Healthy Celebrations

Celebrations are exciting! They are also great opportunities to promote a healthy lifestyle, provide a consistent message, have fun, be creative and create excitement around nutritious choices. In addition to including healthy options, celebrations can also have a non-food focus and offer opportunities for more play and time to enjoy music, dance, games and other fun activities. When food is part of a special event, offer a variety of healthy options including fruits, vegetables, whole grains, low-fat dairy products and water.

Keep the number of celebrations that offer food to a minimum and offer no more than two or three different food items and water. Focus on preparation and trying new foods. Here are a few Policy, System and Environmental change (PSE) examples for healthy classroom celebrations.

  • Encourage parents to provide fruits, vegetables and whole grain snacks for classroom events. Provide parents with a “wish list” of healthy celebration food items:
    • Fresh fruit kabobs
    • Vegetable trays with hummus or low-fat dip
    • Fruit smoothies
    • Grapes (for older children)
    • Baby carrots
    • Low-fat or non-fat yogurt or yogurt parfaits
    • Low-fat cheese or string cheese
    • Whole grain crackers
    • Baked tortilla chips and salsa
    • Light or low-fat popcorn
    • Dried fruit
    • Low-fat granola bars
    • Pretzels
    • Strawberry Angel Cake
  • Offer suggestions for non-food celebrations:
    • Consider extra recess or extending recess time.
    • Play indoor games of the children’s choosing.
    • Take the children on a field trip.
    • Turn on music and have a dance party.
    • Take a walk outside and invite the principal to lead the class.
    • Have a food group parade and march around the school. Coordinate this with items served in the cafeteria or a classroom tasting.
    • Make an art or craft project.
    • Plan stations that include games, crafts and physical activity. Celebrate holidays by exploring customs and healthy foods from other cultures, especially the ones that reflect the backgrounds of the families you work with.
  • Celebrate the birthday child without food:
    • Ask the birthday child to be the line leader for the day.
    • Invite the birthday child to be the first to do each classroom activity.
    • Have the birthday child be the teacher’s assistant for the day.
    • Allow the birthday child to create their own special hat or banner to wear for the day.
    • Celebrate non-school day birthdays at the beginning and end of the school year.
    • Invite the parent or grandparents to be a special guest. Have them read a book or do a fun activity.
  • Opportunities for families to acknowledge the birthday child:
    • Donate a book to the school or classroom library in honor of a child’s birthday or special event. Print their name and date on the books inside front cover.
    • Donate physical activity classroom equipment such as jump ropes, soccer balls, hula hoops or DVD’s.
  • Invite a “special guest” to spend classroom time interacting with the students as a reward. The “special guest” can be the cafeteria supervisor, school principal, or a community partner who will share their healthy behavior story.
    • The special guest can read aloud the selected celebration book.
    • The special guest can lead physical activities in the gym or the classroom.
  • Consider having students create edible “food art” for classroom celebration and post photos of their artwork around the classroom and school to share their artistic designs.
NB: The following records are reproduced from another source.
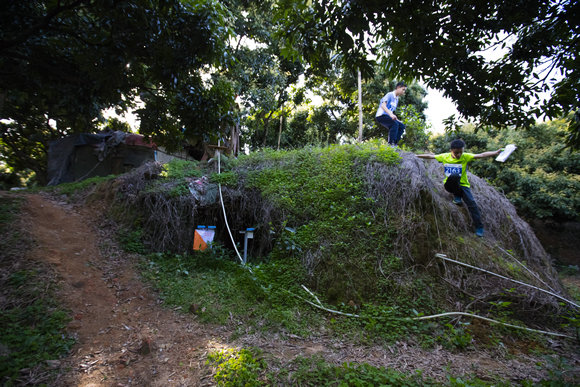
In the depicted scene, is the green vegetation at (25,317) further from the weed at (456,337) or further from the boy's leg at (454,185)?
the boy's leg at (454,185)

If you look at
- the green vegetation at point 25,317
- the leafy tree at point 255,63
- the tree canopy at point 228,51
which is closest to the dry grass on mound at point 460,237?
the tree canopy at point 228,51

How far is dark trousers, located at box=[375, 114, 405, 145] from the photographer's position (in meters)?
5.73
Encourage students to be involved in the planning and preparation of classroom celebrations:

  • Ask students to make decorations
  • Allow students to select games
  • Poll the students and let them decide if there will be food at the celebration.
  • Ask students to vote on a special project or guest to invite to the celebration.
  • Encourage students to determine healthy celebration ideas.
  • Help students create a “healthy classrooms celebrations guide” to share with their families.
  • Involve the students in food preparation (such as chopping vegetables) or setting the table.
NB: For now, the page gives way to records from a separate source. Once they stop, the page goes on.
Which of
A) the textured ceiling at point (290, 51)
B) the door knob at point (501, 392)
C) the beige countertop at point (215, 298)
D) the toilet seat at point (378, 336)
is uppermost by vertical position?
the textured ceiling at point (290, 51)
Classroom celebrations with movement/physical activity:

  • Play music and teach the children how to salsa, tango, do the box step and other dances.
  • Demonstrate simple yoga positions and have the children follow along.
  • Read a book aloud and have children act out parts of the story as it is being read.
  • Lead a class walk around the school and have children point out signs of the season – leaves turning colors, grass being mowed, etc.
  • Invite the principle and other school staff to join in the celebration!
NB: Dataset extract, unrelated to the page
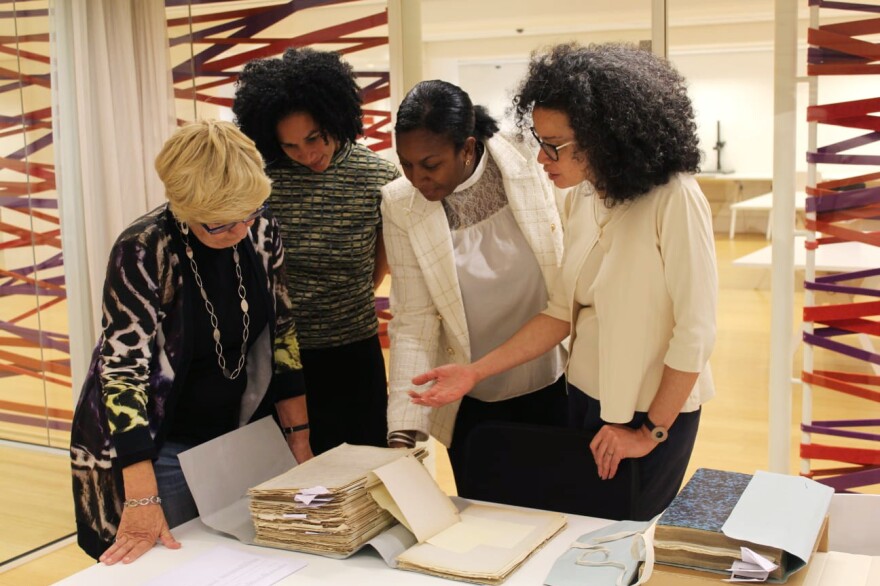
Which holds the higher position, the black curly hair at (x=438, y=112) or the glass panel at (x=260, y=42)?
the glass panel at (x=260, y=42)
Classroom celebrations – beverage suggestions:

  • Offer water at all classroom celebrations
  • Serve low-fat or non-fat milk
  • For something special:
    • Offer water with slices of lemon, lime, orange or cucumber
    • Offer seltzer water
    • Make our Fizzy Fruity Water
  • Include your fellow classroom teachers in your efforts to create a healthy classroom environment by sharing ideas, successes and discussing challenges. With more teachers promoting healthy celebrations in their classroom, it can create a school-wide effort/ impact.
  • Share healthy classroom information with families of students through school blogs or web sites or other social media, newsletters and bulletin boards. Create awareness during parent-teacher meetings and other school family activities.
    • Send home a quarterly newsletter with classroom snack ideas.
    • Share the classroom celebration guideline and schedule with families of students.
  • Classroom celebrations with healthy food options should follow the policies established by the local school system and meet USDA Smart Snack Standards.